STATED EXERCISE: Copy out the records word for word, from their start through the line that contains "crushed car [89, 43, 199, 92]", both ends included, and leave the pictures out.

══ RECORDS FOR THE EXERCISE ══

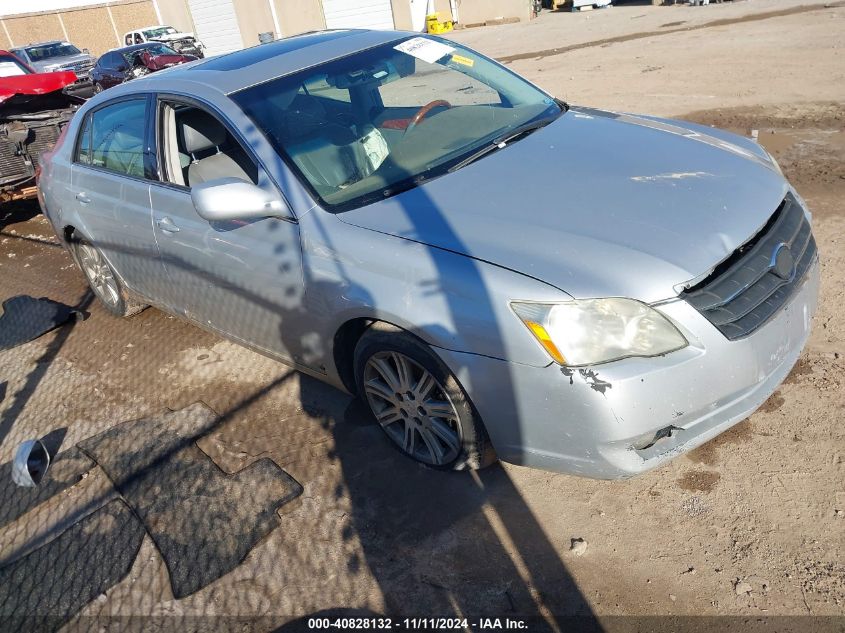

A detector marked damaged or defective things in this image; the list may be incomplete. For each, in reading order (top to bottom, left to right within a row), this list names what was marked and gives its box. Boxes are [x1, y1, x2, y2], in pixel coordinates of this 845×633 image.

crushed car [89, 43, 199, 92]
crushed car [122, 25, 204, 59]
crushed car [1, 50, 81, 202]
cracked headlight [512, 298, 688, 366]
damaged front bumper [436, 254, 816, 476]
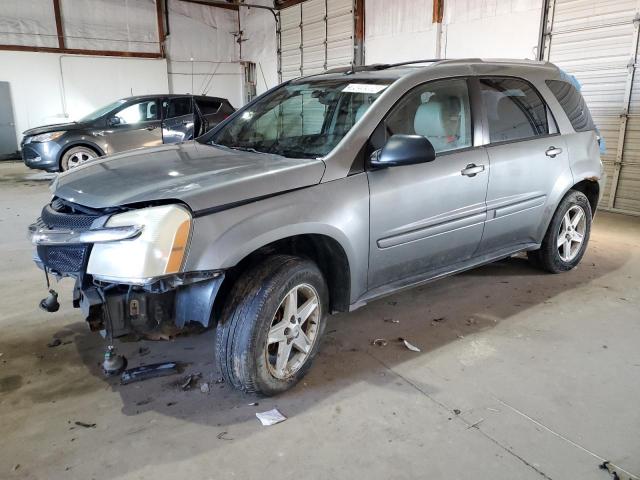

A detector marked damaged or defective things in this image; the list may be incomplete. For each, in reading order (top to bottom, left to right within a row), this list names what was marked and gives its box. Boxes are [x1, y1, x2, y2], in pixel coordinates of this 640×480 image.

dented hood [52, 141, 328, 212]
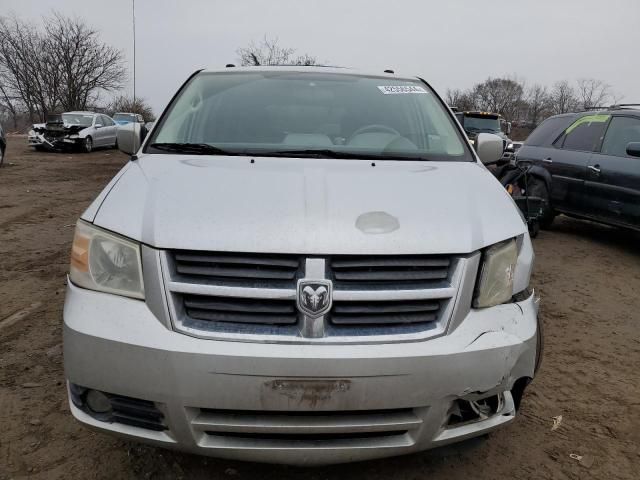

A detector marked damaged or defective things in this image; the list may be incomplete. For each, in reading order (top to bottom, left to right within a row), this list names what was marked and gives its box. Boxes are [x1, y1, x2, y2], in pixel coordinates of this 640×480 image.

damaged white car [27, 110, 119, 152]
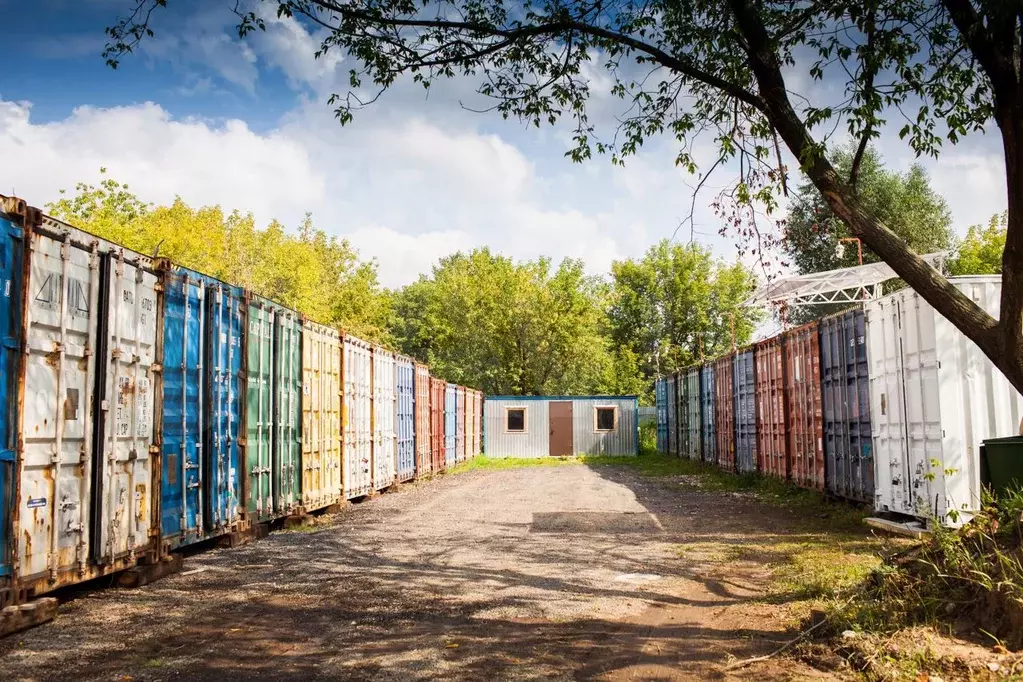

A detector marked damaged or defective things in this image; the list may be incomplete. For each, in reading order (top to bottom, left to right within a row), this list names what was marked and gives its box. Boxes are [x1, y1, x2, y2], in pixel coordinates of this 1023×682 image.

rusty shipping container [7, 205, 159, 601]
rusty shipping container [300, 323, 341, 509]
rusty shipping container [341, 335, 374, 496]
rusty shipping container [372, 347, 394, 490]
rusty shipping container [396, 355, 417, 482]
rusty shipping container [413, 366, 433, 478]
rusty shipping container [431, 376, 448, 472]
rusty shipping container [712, 355, 736, 472]
rusty shipping container [752, 335, 789, 480]
rusty shipping container [785, 325, 826, 490]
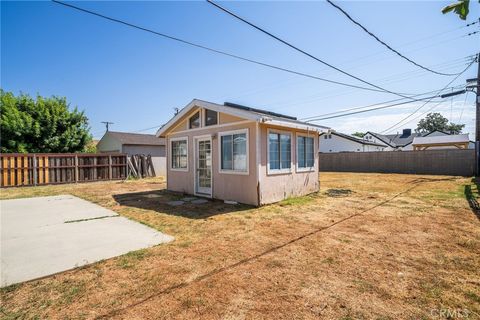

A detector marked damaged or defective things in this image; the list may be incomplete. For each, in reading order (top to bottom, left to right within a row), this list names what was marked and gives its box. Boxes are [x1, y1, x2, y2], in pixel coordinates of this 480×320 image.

cracked concrete slab [0, 195, 173, 288]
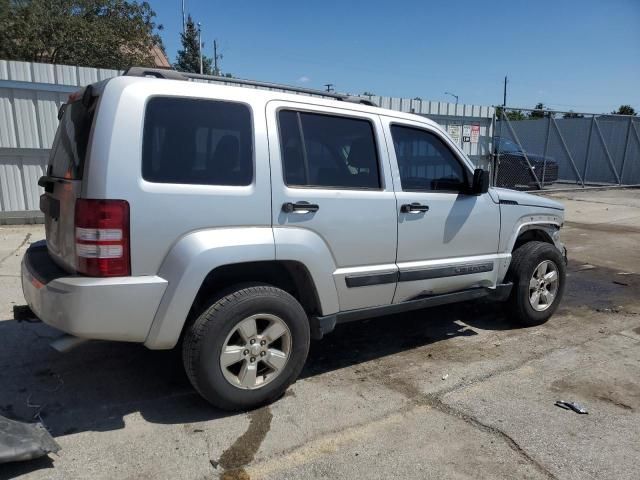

═══

WORKED ANSWER:
A detector marked damaged or defective things in this image; the list may be incomplete. For each, in reading order (top to bottom, left to right within a row), this list names what was marked and gives its box. Boxes are [x1, y1, x2, y2], in pixel coordinates of this 845×633 image.

crushed car [89, 43, 199, 92]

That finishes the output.